#### WORK REQUIRED:
Leave out every picture, and return exactly the lines from the line containing "Cemig inaugura usina" through the end of the records below, both inclusive.

[Image-text web data]

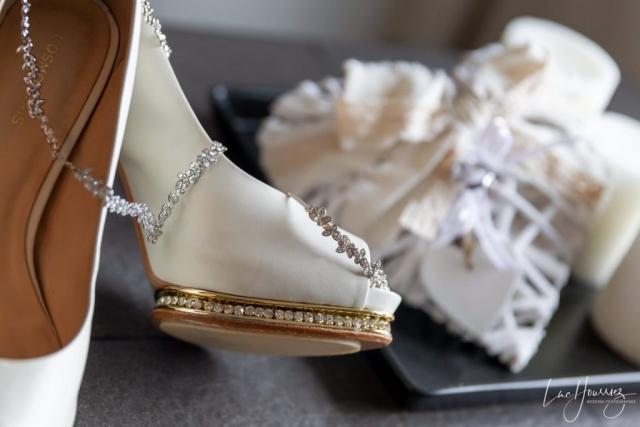 chaussure et collier de mariage de la mariée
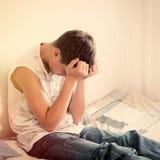 哀伤的少年在家 库存图片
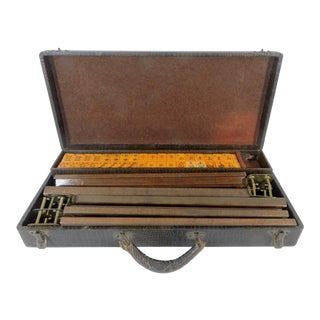 Mid Century Butterscotch Mahjong Game Set in Alligator Case, 5 Wood Racks For Sale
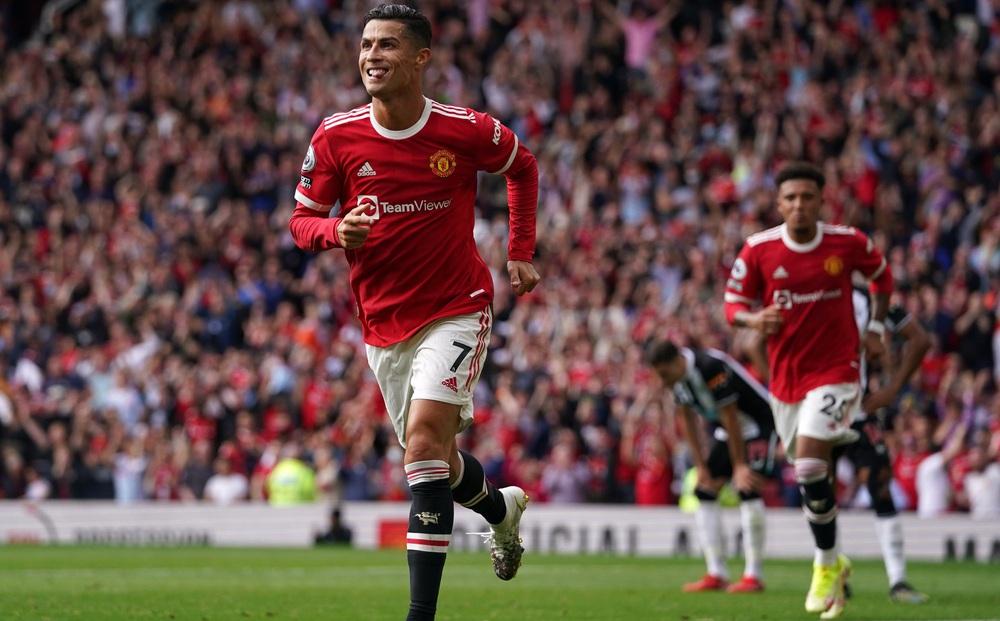 [TRỰC TIẾP] Man United 2-1 Newcastle: Ronaldo dứt điểm vô cùng tinh tế nâng tỉ số cho Quỷ đỏ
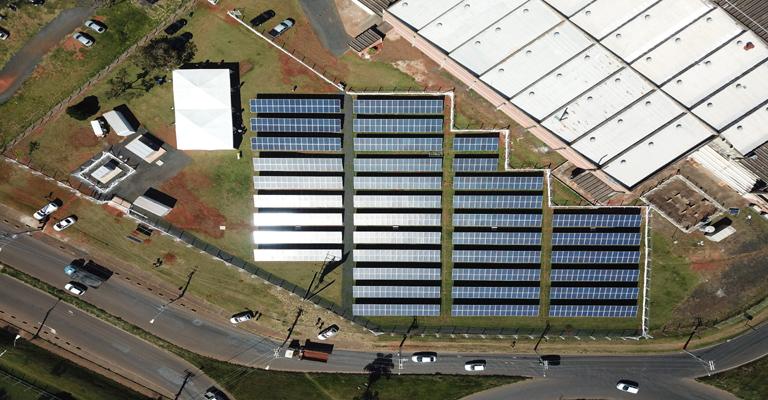 Cemig inaugura usina fotovoltaica com sistema de armazenamento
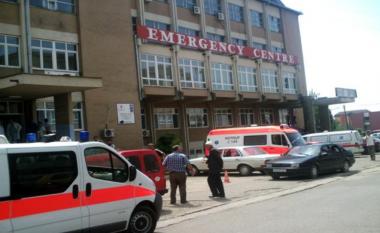 Nëntë nga 26 zyrtarët e KQZ-së dërgohen në Klinikën Infektive, dyshohet se janë helmuar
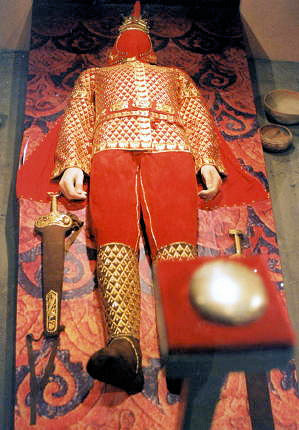 taraz_replica of golden warrior
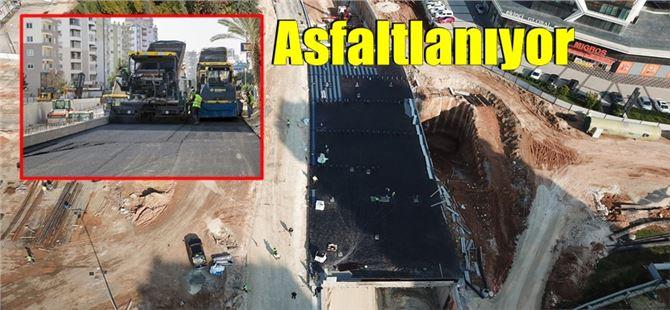 Mersin'in yeni katkı kavşağı asfaltlanıyor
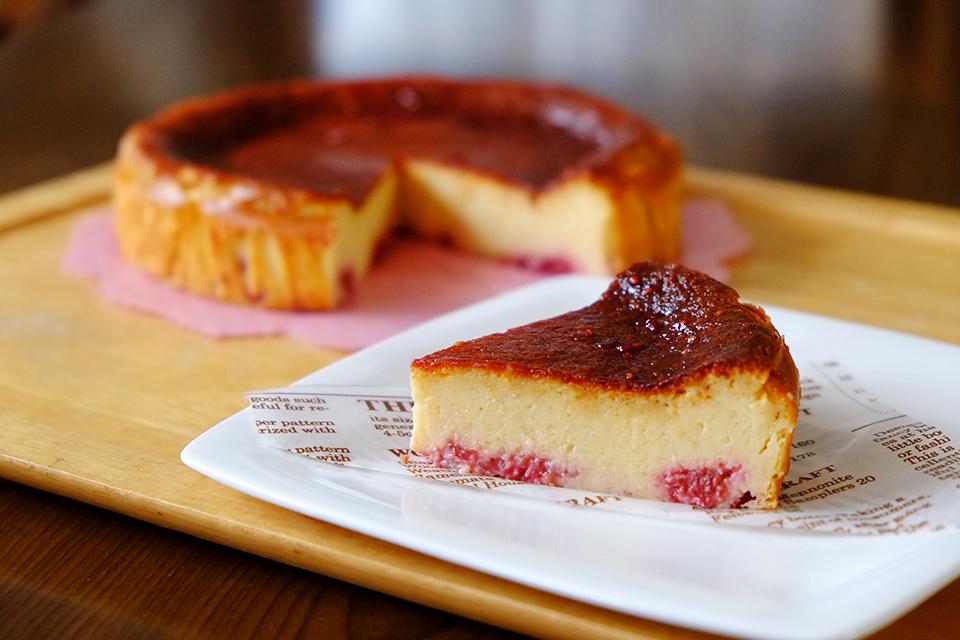 ラズベリーのベークドチーズケーキ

#### ANSWER TO THIS PROBLEM:
 Cemig inaugura usina fotovoltaica com sistema de armazenamento
 Nëntë nga 26 zyrtarët e KQZ-së dërgohen në Klinikën Infektive, dyshohet se janë helmuar
 taraz_replica of golden warrior
 Mersin'in yeni katkı kavşağı asfaltlanıyor
 ラズベリーのベークドチーズケーキ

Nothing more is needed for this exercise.